The story starts with Japan. Weber grew up in a neighborhood with a large Taiwanese and Japanese population in a suburb of Los Angeles. His childhood best friend, Daisuke, is Japanese. Young Weber hung out with the friend after school every day and learnt basic Japanese from the friend’s family. Weber kept the language learning up until he went to Stanford University to study Mechanical Engineering. During the school time, Weber was offered opportunities to study abroad. That was when he could actually experience the life and cultures in Japan: he studied in Kyoto University and Kyushu University, each for one year.
Before graduating from Stanford University, Weber got a job offer from Apple and he declined it. Instead he took a scholarship from the Japanese government to study one year at a University of his choice. Weber chose Kyushu University as it is famous for ceramics, which he wanted to learn more about at that time. It is the focus on craftsmanship and attention to details in Japanese culture that attracted Weber and with that he found out more. “Growing up with very close Japanese friends, the culture and the people have always been very influential in my upbringing. The cleanliness and attention to details are aspects that have resonated with me strongly ever since childhood,” said Weber.
Back from Kyushu University, Weber finished his study at Stanford University and received another offer from Apple. This time, he took it and started doing mechanical design of iPods and iPhones in the United States. “I wanted to combine my skill sets and take advantage of the interesting material and manufacturing R&D that goes on in Japan and apply it to Apple’s products. I knew that the interesting players in Japan for those fields would be inaccessible without actually being there and working with those small companies in Japanese,” Weber said. His dream came true when Apple nicely granted him with the offer to set up a development team based in Japan.

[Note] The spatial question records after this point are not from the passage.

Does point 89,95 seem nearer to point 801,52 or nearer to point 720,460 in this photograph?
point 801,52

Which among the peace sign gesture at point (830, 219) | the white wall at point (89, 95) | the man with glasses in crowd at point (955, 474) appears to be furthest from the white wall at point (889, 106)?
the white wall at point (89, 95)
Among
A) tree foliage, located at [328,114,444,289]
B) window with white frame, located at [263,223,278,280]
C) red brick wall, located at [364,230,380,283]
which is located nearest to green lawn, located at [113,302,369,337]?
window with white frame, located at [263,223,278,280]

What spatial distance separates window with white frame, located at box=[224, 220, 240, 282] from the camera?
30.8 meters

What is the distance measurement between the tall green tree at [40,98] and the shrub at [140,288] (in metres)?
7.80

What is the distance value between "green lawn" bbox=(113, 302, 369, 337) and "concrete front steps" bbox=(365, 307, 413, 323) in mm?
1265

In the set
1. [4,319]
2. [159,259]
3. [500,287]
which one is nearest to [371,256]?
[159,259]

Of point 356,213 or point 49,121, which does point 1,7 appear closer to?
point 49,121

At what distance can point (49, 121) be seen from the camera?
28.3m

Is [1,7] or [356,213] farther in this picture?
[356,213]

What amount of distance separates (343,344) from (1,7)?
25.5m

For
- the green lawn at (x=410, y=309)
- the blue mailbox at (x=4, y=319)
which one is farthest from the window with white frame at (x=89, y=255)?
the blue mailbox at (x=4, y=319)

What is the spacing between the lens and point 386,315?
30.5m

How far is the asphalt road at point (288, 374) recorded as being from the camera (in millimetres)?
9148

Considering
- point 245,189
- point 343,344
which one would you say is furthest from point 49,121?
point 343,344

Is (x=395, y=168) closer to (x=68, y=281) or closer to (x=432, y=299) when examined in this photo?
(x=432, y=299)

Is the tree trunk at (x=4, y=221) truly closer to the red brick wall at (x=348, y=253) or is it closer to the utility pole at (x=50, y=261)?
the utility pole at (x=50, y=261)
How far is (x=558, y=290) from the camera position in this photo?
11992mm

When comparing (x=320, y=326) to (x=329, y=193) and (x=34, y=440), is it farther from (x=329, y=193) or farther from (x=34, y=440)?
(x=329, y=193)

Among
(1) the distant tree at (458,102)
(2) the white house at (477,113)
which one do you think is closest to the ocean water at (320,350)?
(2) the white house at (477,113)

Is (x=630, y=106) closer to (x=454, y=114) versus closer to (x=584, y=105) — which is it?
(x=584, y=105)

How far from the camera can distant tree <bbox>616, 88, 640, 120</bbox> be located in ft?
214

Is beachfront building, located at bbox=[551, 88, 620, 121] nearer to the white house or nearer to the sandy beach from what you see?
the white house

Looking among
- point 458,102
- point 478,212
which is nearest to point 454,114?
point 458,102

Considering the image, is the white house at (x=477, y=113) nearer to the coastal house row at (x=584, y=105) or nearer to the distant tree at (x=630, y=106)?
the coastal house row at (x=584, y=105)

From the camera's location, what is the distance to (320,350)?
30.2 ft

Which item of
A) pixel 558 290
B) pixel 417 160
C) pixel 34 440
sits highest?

The “Lyn” of Lyn Weber Workshop is Craig Lyn, the other founder and a good friend of Weber. Before barista tools, Lyn also led a completely different life from coffee: visual effects for movies. He used to work for the renowned Industrial Light & Magic, involved in creating the magic for Hollywood blockbusters such as Star Wars. Like Weber, when the new life’s opportunity arose, Lyn chose not to follow the conventional: partnered with a friend, he built a company that produced the revolutionary HG One coffee grinder. With a keen eye for detail and innovation, Weber was impressed by the HG One and wrote a 15-page feedback on the design of the product to Lyn.
Two likeminded clicked soon and set up a new business, which is LWW. Weber is grateful for everything he has learnt at Apple. When he left the company, he had been working there for more than a decade and in a comfortable position. But he knew he wanted to do something else, something that is “not measured in fleeting annual revisions but in lasting human generations”. It is also the common vision shared by Lyn and other members of LWW. Besides the timelessness of a product, Weber also values a lot a critical and alternative perspective, which only comes from people from various backgrounds.
In the company profile on the website, Weber and Lyn wrote, “We’re artists, engineers, dreamers and madmen”. Most of the important members of the company don’t come from the coffee industry, including the two founders and even a guitarist of an indie band, who is one of LWW’s board members. “I like having people around whose opinions I respect but who don’t have any preconceptions about the coffee industry to help review our work,” said Weber. He believes that preconception and legacy kill new possibilities and changes. “It is easier to keep doing something your company is set up to than to completely rethink a problem. We started with no legacy. No history of anything. It’s a blank sheet.”
LWW has already reached the expectations Weber and his partners held at the very beginning. Now it is well received at a niche market that looks for topnotch quality and product experience. However, Weber still keeps the size of the company and makes it literally like a “workshop” where company members work together closely and witness how each idea builds, shapes and changes a product.
Together, they believe in quality and high-quality tools can drive the art forward. “The level of coffee has been raised so much and the tools are often the bottleneck in terms of making better coffee,” said Weber. He and Lyn found a way to reach the bottleneck: cleanliness. They believed that any product that comes in contact with food has to be easy to clean. “Cleanliness is about quality and most importantly, safety,” says a product statement on the website. The LWW grinders are famous for being easy to clean.
Of course, the LWW products are good in many other ways, not merely cleanliness. The point is seeing something from a fresh perspective, one only a “newcomer” will have, is of great significance to create something great. As the “newcomer” and “outsider” of the coffee world, Weber said he and LWW can’t promise you the perfect cup of coffee, but they can try to make it easier to achieve.